Добавить в цитаты Настройки чтения

Страница 50 из 86

Мельхиор закрыл шкафы и стал гасить электричество. Февралевы и Лиза вышли из мастерской.

В коридоре бил в глаза яркий свет.

У лифтовой сетки растворилась крашеная под бронзу железная решетка. Из кабинки вышел лифтовый служащий с зеленовато-бледным лицом и шалыми, тусклыми глазами. Он выпустил даму.

Лиза испуганно прошла мимо.

«Сумасшедший», – подумала она…

VI

Лиза очень понравилась Саре. Ее щепетильная честность при расчетах умиляла хозяйку:

– Этой девочке, – говорила Сара Мельхиору, – можно миллион долларов доверить, ни один пенс не пристанет к ее ручкам. А ручки – чистое золото. И красивы, и талантливы. Мы эту девочку, не спеша, продадим хорошо. Пускай только немножко попривыкнет…

Лизу посылали по магазинам за отделкой, за материей, или срисовать то, что увидит Лиза в других домах, на выставках.

Была ранняя весна, но в тесных улицах она не ощущалась. Только потому, что воздух стал мягче и что на улицах появились девочки с фиалками, а цветочные магазины были полны цветущими азалиями, ландышами, гиацинтами и тюльпанами, Лиза поняла, что и в этот город торговли заглянула весна.

Лиза опасливо пробиралась через толпу. Крепко засели в ее памяти рассказы Сары и Мельхиора о сумасшедших и пьяных в Нью-Йорке, о своеобразных нравах этого города.

Каждый третий человек, кого Лиза встречает на пути, – сумасшедший… Она пугливо присматривалась к прохожим.
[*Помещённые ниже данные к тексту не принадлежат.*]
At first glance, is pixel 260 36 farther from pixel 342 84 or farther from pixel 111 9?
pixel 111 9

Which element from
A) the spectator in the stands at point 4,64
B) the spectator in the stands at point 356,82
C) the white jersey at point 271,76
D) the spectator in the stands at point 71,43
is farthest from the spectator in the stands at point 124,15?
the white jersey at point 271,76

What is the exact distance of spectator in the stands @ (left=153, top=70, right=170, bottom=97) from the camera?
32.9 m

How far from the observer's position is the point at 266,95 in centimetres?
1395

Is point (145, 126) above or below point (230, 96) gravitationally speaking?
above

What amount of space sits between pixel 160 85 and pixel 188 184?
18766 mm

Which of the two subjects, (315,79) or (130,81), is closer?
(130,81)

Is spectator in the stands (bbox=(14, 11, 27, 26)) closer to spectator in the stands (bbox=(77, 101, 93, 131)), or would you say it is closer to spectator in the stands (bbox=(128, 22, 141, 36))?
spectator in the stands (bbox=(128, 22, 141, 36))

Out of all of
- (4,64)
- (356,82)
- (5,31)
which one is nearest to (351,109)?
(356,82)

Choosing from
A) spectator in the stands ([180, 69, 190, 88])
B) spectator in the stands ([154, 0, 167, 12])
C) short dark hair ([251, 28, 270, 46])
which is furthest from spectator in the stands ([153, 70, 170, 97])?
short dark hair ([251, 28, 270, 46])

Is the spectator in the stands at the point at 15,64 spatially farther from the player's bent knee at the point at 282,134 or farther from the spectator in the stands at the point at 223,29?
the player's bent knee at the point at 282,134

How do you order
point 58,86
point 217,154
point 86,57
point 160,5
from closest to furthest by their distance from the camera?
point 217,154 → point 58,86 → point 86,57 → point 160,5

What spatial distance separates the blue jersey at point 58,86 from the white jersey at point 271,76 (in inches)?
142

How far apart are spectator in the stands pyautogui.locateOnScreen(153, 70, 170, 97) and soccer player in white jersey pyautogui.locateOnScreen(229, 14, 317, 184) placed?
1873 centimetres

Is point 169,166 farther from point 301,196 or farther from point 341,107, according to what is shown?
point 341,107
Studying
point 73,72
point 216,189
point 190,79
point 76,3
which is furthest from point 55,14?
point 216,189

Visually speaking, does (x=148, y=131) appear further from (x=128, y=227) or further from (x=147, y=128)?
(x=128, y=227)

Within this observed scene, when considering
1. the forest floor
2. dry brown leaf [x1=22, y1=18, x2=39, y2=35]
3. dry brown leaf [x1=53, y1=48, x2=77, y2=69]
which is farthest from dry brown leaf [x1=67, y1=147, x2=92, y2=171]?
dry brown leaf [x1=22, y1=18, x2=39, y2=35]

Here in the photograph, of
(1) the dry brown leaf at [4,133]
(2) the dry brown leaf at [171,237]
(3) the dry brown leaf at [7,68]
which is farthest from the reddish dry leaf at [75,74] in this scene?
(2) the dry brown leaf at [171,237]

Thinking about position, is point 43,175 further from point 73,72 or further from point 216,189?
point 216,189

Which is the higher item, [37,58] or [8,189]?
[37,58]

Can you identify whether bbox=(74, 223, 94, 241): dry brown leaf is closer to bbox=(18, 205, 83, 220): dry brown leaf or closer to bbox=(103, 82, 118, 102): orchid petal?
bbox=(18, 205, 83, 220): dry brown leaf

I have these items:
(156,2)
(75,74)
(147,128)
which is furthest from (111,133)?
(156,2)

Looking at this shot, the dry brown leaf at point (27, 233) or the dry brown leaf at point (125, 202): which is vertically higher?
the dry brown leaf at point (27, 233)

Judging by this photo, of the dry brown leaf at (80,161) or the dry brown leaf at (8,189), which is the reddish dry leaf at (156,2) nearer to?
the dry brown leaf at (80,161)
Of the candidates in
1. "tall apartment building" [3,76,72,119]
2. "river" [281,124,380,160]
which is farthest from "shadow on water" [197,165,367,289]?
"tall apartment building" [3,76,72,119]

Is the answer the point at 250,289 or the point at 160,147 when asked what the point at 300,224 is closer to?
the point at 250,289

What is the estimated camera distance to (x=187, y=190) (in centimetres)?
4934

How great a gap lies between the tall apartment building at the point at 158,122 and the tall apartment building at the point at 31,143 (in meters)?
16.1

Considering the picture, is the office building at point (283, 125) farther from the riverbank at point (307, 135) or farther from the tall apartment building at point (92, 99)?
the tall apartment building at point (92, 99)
Вот этот, что идет один и смеется… Не сумасшедший ли он?.. Почему он смеется?.. А тот – развернул во всю ширину огромный лист газеты, стал по середине улицы и читает, мешая прохожим… Промчалась карета скорой помощи, – не сумасшедшего ли провезли в ней?.. Две женщины бегут, размахивая руками… Куда они? Что случилось?..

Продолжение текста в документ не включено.